A shot checklist and visit to the venue(s) will really help you narrow down the lenses you'll need.

***********


Alan Myers
San Jose, Calif., USA
"Walk softly and carry a big lens."
GEAR: 5DII, 7DII (x2), 7D(x2), EOS M5, some other cameras, various lenses & accessories
FLICKR

@mstu33,

Take Ricky and Alan's advice over mine. 2nd camera, yes. Wedding shot checklist, yes.

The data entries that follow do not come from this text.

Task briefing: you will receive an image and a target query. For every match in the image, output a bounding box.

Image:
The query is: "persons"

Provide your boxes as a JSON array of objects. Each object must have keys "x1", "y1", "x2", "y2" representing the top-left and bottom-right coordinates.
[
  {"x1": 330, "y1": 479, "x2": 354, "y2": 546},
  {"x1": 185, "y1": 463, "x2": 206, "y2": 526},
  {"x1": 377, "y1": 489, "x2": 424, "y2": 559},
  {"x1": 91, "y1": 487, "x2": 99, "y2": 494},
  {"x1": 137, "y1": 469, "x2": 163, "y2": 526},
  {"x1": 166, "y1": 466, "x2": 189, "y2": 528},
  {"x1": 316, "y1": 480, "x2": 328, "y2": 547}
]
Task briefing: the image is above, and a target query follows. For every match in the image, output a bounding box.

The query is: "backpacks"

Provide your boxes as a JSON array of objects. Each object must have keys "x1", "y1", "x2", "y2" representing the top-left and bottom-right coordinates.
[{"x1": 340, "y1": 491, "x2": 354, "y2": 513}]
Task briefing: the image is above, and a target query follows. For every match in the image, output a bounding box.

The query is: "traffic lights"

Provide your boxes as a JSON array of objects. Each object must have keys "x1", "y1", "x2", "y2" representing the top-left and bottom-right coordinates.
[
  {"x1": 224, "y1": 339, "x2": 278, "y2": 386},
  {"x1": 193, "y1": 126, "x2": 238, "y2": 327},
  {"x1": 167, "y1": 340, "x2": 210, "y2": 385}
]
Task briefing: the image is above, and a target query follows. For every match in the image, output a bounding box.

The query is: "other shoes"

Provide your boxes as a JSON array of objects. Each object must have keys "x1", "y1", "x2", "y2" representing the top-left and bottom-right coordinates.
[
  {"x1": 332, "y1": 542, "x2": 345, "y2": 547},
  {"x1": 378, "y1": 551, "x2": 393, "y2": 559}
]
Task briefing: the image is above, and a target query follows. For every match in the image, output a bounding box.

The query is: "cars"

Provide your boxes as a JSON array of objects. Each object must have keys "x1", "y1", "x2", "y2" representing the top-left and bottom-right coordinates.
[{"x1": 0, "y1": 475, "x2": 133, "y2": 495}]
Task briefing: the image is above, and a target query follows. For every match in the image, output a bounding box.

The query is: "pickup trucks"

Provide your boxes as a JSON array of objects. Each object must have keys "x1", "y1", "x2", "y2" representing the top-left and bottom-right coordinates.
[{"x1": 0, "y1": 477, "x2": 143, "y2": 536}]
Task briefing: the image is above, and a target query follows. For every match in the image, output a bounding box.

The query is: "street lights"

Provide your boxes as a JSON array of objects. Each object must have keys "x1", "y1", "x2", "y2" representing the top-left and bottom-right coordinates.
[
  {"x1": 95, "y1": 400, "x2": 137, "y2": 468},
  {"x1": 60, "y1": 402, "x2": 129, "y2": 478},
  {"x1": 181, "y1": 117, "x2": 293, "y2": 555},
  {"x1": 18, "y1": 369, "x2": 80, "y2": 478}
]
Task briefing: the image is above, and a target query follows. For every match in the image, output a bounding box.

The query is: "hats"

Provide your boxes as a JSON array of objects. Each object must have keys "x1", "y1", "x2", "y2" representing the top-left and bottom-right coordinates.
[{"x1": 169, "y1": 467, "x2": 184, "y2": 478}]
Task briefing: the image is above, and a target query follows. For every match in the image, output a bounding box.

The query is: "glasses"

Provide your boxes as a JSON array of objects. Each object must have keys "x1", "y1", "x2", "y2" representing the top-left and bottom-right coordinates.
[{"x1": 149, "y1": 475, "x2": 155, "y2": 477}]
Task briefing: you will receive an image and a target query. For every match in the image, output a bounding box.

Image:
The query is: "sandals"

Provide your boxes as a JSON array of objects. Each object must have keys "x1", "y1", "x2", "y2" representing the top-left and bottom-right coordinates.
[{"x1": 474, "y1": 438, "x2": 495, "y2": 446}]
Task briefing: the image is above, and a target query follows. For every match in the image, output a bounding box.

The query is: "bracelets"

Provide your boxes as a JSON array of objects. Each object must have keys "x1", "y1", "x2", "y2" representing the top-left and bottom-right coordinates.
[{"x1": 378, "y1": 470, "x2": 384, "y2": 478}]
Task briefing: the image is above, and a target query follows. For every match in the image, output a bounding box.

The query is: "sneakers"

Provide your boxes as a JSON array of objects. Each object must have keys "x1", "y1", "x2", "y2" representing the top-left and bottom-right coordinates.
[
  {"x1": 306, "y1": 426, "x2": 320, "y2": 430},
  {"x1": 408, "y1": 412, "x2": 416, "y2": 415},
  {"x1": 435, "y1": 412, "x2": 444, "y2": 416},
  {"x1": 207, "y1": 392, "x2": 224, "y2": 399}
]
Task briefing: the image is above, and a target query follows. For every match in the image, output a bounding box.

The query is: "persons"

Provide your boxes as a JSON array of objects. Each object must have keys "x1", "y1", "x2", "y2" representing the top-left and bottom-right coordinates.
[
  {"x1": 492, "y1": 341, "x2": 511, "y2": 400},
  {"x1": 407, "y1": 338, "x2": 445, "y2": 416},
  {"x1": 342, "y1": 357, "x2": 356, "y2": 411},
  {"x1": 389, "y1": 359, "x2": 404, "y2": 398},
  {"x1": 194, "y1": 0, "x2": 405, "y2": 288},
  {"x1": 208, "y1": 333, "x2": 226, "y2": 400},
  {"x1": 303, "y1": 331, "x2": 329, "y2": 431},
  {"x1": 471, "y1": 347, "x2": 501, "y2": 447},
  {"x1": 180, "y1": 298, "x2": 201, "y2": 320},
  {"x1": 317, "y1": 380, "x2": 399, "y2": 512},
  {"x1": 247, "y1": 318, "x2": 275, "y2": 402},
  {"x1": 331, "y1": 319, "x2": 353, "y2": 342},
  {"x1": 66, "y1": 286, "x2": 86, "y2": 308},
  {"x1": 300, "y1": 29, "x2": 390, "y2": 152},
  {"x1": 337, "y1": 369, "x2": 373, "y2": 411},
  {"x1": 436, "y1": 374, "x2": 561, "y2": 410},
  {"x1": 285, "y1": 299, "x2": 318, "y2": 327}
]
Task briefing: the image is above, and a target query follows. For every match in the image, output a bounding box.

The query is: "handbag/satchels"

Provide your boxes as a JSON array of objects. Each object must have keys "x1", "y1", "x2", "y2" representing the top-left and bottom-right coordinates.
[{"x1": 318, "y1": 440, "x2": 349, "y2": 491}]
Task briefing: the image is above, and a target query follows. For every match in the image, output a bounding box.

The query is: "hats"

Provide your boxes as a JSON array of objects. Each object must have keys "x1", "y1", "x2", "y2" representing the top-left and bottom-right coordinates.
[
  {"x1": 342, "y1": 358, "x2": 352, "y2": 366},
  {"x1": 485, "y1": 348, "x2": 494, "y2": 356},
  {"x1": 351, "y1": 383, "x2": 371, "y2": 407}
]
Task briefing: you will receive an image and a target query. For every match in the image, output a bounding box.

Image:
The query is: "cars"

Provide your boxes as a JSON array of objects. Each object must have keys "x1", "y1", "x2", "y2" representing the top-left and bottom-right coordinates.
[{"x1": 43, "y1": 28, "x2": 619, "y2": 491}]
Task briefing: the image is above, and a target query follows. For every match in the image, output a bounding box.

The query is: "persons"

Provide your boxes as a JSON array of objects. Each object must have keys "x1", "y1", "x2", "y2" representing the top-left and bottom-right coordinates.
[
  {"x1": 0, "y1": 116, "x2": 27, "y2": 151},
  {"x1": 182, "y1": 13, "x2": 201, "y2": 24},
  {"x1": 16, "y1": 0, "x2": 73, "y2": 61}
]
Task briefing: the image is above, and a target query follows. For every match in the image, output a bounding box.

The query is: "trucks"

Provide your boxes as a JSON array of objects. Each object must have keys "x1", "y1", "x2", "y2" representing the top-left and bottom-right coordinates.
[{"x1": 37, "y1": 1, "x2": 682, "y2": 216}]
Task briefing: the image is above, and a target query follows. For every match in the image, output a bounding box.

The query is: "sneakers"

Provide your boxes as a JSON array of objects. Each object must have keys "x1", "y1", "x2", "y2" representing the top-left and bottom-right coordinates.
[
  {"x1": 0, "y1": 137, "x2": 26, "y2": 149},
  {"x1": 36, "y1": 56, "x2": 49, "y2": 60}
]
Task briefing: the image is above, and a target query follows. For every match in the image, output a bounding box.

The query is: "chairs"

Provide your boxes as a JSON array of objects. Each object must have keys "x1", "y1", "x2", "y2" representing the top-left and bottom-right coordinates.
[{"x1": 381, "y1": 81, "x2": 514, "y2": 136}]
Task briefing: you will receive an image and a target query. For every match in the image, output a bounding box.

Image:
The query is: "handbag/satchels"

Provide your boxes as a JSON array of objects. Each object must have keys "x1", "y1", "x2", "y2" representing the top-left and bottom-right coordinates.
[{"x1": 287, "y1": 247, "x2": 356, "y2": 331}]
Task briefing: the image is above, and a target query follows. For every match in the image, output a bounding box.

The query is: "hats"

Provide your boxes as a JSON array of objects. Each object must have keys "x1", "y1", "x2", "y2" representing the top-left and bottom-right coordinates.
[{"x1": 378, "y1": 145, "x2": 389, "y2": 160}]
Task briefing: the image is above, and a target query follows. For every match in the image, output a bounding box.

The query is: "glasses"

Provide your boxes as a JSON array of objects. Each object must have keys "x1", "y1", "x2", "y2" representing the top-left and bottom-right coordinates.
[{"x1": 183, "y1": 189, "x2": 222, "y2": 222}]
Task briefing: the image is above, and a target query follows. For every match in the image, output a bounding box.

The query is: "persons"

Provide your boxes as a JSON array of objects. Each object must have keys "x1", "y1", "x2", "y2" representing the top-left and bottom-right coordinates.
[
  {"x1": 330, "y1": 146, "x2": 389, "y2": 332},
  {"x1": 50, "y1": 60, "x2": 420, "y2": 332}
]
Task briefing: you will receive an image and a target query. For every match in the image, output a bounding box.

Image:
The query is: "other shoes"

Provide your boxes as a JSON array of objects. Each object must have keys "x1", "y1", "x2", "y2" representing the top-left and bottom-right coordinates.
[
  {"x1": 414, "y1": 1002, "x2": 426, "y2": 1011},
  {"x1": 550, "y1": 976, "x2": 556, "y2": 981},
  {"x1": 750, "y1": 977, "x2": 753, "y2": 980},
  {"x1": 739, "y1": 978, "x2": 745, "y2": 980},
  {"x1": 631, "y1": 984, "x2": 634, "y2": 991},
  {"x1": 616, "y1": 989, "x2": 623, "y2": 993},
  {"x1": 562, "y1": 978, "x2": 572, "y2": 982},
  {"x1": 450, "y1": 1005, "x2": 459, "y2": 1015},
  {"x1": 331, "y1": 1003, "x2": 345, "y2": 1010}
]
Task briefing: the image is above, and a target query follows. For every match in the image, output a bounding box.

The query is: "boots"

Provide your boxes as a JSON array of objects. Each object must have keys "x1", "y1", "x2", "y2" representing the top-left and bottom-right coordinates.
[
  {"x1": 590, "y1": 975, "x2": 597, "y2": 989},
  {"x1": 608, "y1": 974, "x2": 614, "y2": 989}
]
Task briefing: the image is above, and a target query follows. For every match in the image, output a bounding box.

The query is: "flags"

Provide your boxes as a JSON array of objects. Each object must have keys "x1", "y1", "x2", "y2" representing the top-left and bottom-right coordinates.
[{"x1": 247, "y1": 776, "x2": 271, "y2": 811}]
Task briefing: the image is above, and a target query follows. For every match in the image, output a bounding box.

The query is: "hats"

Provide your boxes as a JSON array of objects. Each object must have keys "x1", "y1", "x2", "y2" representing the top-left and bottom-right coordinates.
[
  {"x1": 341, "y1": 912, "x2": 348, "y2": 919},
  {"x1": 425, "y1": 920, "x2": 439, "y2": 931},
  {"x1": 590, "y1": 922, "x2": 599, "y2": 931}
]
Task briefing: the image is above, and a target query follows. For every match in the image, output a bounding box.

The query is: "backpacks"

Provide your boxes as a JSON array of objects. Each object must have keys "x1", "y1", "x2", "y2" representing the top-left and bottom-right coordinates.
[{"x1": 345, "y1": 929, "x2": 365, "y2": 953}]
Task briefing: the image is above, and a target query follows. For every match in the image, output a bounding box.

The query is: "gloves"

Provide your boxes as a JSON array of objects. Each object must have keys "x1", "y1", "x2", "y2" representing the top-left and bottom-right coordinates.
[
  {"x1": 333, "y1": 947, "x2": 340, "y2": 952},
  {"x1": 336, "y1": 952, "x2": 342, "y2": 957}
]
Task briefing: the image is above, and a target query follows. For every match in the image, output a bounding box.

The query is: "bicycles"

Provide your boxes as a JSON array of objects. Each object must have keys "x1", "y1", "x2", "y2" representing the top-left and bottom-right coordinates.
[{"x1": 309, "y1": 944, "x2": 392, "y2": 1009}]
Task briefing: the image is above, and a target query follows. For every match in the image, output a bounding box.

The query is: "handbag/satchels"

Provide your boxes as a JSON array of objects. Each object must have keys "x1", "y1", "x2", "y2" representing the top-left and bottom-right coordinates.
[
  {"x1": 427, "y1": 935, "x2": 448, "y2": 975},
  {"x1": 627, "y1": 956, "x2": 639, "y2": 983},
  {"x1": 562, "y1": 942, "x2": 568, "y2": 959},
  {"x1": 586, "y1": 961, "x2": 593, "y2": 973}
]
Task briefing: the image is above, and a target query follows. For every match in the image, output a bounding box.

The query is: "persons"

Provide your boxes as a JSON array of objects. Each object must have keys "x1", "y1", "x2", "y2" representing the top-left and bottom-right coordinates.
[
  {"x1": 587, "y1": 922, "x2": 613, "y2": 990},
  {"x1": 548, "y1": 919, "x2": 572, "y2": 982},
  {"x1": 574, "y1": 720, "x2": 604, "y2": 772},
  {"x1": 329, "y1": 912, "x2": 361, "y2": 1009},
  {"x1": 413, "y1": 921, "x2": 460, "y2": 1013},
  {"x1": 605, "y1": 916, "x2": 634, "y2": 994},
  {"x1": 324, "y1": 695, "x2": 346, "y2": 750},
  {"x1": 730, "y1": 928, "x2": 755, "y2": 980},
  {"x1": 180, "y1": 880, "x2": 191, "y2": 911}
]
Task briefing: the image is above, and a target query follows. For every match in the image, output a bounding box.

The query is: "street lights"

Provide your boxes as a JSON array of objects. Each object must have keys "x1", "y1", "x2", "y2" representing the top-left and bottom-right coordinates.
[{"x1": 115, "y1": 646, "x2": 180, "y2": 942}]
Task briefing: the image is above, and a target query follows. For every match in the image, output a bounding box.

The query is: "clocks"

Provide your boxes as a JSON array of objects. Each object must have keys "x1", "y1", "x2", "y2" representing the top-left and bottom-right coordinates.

Now you have a (failsafe) back up and are setting expectations. Sure the portrait lenses I suggested are good, but your day is sure to be successful following their advice. Last item on your list, shoot with (multiple sets) of dual memory cards all day. 👍

~Rick
Bay Area - CA


~R5 C (1.0.2.1) ~RF Trinity, ~RF 100~400, +Canon Control Ring

~6D2 (v1.1.1) Retiring ~EF Trinity, others ~DxO PhotoLab Elite ~Windows10/11 Pro ~EVGA RTX 3080Ti FTW3 Ultra ~ImageClass MF644Cdw ~Pixel6 ~CarePaks Are Worth It

ebiggs1
Legend

I have shot hundreds of weddings. 😊 "Option 3: No rentals and shoot with the current lens I have. (24-105L f4)" Option 3 will do just fine if you add another camera. No flash it will only complicate things. You will also need multiple memory cards at least six and don't fill each one to capacity. Use one or two for the 'getting ready', two or three for the ceremony and one or two for the reception. Losing a shot or shots is not acceptable.

Shoot Raw always shoot Raw. No jpg needed.You have Photoshop, I guess? " It will be outdoors with a barn reception." Just did that!

First look.

111.jpg

Try to get unposed "posed" shots, too.

333.jpg

Weather can be an issue so hope for the best.

222.jpg

Beside your gear I suggest you have a force majeure clause signed before the wedding especially if you are getting paid and it is not a freebie and extra especially if it is for strangers and not friends.

I also take a laptop and an assistant with their own camera/lens.

" I'd sure want an 85mm, 100mm or 135mm "portrait" lens..."

You do not need these as your 70-200mm f2.8 covers those focal lengths. You are not in a studio, you are shooting a wedding. One last tip KISS (keep it simple), Don't try to over complicate by adding a bunch of gear you won't need or use. The backup camera does need to have its own lens, however.

Good luck.

EB
EOS 1DX and 1D Mk IV and several lenses!

ebiggs1
Legend

Oh, BTW, I did run into a disagreeable priest one time and had to shoot the entire ceremony from the very back part of the church. I had my Sigma 120-300mm f/2.8 DG OS HSM Sports Lens on a Manfrotto tripod. I knew this going in as he told me if he could tell I was there he was kick me out. So it is always good to meet with the person doing the ceremony to find out what if any restrictions there will be.

This is not limited to just a persnickety priest because even judges and JP's can have some odd rules for photographers. Get the force majeure!

EB
EOS 1DX and 1D Mk IV and several lenses!

ebiggs1
Legend

"If anything happens (and something nearly always does) and you are unable to keep shooting, it will be a disaster."

"Anything" happening should be a rare to very rare occurrence. If it is not and it, "nearly always does", you are not prepared.

If it is an "Act of God", like a power outage, severe storm, stroke, heartattack, etc. These are known as force majeure clauses an why you need one in your wedding contract with the couple.

EB
EOS 1DX and 1D Mk IV and several lenses!